No GenXers had yet finished high school in 1980, but to look at Table 201B in the Detailed Population Characteristics: Louisiana census report, there were about 65,000 fourteen- and fifteen-year-olds in high school in 1980, alongside 1,700 thirteen-year-olds, 224 twelve-year-olds, and 24 eleven-year-olds. (Those along with another 9,500 sixteen- and seventeen-year-olds who would have been born before 1965.)
For whatever reasons, population growth in Louisiana was almost nihil in the 1980s. Though the state population grew from 3.644 million in 1970 to 4.206 million in 1980 – a 15% increase – there were only 4.219 million in 1990. That means that growth in the 1980s only amounted to 0.5%— basically stagnant. (As a comparison of how low that number is, Louisiana’s population in 2000 was 4.468 million, which constituted growth of 6% over 1990.)
Compared to states like Alabama and Mississippi, Louisiana had a more diverse population. In the state, 2.92 million people (69%) were white, 1.24 million (29%) were black, and just under 100,00 (2%) were Hispanic. (Asians / Pacific Islanders did not show up as group on this report.) Over 85,000 Louisiana resident were “foreign born,” and about half of them lived in New Orleans. Nearly one-quarter of the state’s immigrants were Europeans, though over 22,000 people had moved to Louisiana from Asia, more than 21,000 from Central or South America, and over 2,000 from Africa.
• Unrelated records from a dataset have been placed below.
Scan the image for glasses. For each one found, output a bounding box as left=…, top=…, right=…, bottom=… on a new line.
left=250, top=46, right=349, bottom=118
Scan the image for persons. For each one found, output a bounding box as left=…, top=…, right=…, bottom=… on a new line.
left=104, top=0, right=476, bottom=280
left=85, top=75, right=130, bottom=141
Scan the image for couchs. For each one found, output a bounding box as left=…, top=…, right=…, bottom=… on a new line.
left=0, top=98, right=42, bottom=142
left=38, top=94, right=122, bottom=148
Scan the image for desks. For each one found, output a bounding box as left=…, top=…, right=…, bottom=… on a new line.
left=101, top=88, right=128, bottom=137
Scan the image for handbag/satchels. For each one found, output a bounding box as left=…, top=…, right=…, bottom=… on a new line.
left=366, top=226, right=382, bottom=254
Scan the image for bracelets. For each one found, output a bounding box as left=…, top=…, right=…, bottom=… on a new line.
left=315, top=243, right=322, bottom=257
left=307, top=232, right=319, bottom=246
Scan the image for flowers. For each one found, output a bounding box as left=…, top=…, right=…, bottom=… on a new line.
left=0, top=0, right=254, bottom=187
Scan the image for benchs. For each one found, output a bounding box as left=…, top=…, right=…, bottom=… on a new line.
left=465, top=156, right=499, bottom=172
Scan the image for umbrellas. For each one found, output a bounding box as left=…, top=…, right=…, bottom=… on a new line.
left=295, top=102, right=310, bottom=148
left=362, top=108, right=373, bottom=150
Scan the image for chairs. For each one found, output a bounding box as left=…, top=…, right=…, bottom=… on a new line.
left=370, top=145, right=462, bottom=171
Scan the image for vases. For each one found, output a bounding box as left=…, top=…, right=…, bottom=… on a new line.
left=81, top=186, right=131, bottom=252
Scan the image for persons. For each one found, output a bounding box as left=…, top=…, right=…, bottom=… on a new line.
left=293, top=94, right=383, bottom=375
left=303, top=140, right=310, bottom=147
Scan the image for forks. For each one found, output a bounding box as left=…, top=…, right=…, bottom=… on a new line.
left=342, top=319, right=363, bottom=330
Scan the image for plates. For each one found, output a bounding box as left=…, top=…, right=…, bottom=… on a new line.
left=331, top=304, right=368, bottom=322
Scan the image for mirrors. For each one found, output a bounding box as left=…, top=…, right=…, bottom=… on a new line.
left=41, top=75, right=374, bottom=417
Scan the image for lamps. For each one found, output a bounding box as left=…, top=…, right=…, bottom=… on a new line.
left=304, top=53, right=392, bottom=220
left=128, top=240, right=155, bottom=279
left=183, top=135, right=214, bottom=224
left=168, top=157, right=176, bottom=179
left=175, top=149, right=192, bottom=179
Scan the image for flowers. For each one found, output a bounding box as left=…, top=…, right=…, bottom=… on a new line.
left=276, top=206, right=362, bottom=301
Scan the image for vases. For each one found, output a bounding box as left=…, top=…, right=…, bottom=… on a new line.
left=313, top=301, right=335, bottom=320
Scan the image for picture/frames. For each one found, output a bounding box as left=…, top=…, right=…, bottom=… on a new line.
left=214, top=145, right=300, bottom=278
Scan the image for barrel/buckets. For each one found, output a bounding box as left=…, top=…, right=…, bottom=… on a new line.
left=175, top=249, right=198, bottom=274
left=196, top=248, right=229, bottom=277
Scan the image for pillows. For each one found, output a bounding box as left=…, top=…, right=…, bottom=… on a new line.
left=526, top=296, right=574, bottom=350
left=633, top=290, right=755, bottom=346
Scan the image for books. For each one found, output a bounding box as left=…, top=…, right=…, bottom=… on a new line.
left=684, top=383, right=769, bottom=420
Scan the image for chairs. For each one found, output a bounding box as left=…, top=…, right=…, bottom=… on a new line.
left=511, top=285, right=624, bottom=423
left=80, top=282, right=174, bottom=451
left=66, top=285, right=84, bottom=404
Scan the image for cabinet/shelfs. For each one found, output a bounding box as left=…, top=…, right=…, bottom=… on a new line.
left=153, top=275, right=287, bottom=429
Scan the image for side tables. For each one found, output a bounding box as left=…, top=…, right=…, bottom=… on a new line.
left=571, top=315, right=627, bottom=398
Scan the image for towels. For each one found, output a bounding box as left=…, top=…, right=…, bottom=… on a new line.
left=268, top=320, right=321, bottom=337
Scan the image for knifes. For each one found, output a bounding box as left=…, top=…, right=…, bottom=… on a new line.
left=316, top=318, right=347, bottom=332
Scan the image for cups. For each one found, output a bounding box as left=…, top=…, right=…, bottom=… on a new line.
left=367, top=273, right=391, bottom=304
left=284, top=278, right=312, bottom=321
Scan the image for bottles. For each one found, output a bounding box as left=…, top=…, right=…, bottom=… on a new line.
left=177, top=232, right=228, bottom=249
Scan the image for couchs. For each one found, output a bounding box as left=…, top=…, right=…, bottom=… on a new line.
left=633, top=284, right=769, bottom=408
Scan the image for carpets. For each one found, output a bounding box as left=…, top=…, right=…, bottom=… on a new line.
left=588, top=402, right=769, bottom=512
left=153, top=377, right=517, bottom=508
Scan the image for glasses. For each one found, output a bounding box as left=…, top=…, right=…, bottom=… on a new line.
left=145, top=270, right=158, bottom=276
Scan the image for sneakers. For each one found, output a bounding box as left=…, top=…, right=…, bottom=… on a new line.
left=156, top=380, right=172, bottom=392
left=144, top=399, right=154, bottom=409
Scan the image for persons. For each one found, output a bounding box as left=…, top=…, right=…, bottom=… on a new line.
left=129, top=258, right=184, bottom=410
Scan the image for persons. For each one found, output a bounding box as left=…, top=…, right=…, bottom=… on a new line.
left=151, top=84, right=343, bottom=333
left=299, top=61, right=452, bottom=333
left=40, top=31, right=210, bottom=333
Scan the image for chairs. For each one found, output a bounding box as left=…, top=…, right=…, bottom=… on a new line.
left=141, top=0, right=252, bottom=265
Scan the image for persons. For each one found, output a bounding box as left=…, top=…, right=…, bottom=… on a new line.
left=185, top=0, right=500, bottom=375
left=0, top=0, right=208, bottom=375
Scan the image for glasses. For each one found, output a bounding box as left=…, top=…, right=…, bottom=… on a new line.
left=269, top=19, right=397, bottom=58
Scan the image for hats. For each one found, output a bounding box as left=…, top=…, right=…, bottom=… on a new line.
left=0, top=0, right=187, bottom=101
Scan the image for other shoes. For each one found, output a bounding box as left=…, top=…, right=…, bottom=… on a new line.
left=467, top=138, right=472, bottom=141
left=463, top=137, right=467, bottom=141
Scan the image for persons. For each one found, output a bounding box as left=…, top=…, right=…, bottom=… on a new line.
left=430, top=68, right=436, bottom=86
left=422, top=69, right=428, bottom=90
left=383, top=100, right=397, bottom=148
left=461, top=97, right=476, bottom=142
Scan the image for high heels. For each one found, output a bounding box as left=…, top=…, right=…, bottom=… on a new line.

Among the events in Louisiana in the early 1980s that garnered national attention were the 1980 Lake Peigneur disaster and the 1984 World’s Fair. The former event was described this way by US News:
A Texaco oil rig in the middle of the then-shallow lake punched a hole in a subterranean salt dome being mined by Diamond Crystal Salt. The oil rig began listing, causing those aboard to head for shore. They looked back to see the rig disappear into the lake and saw a whirlpool that sucked the entire lake, including 11 barges, into the vortex. It also pulled in 65 acres of lakeshore, including Bayless’ new home and much of the garden.
The latter was also described as a disaster in its own way. Despite real effort put into its planning, attendance was low, a failure attributed to the fact that it was scheduled at the same time as the 1984 Summer Olympics in Los Angeles. Outside of those two events, Super Bowls XII and XV, in 1978 and 1981, were played at the SuperDome, which opened in 1975.
Perhaps Louisiana’s most famous GenXer would be Shaquille O’Neal, if he were actually from Louisiana. Though he played basketball at Louisiana State University (LSU) from 1989 until 1992, Shaq was born in 1972 in New Jersey. If not Shaq, then the most famous might be any of these native New Orleanians: Harry Connick, Jr. (born in 1967), Tyler Perry (born in 1969), or recently appointed Supreme Court Justice Amy Coney Barrett (born in 1972). Country singer Tim McGraw and Phil Anselmo (of the metal band Pantera) are also late-’60s babies from Louisiana.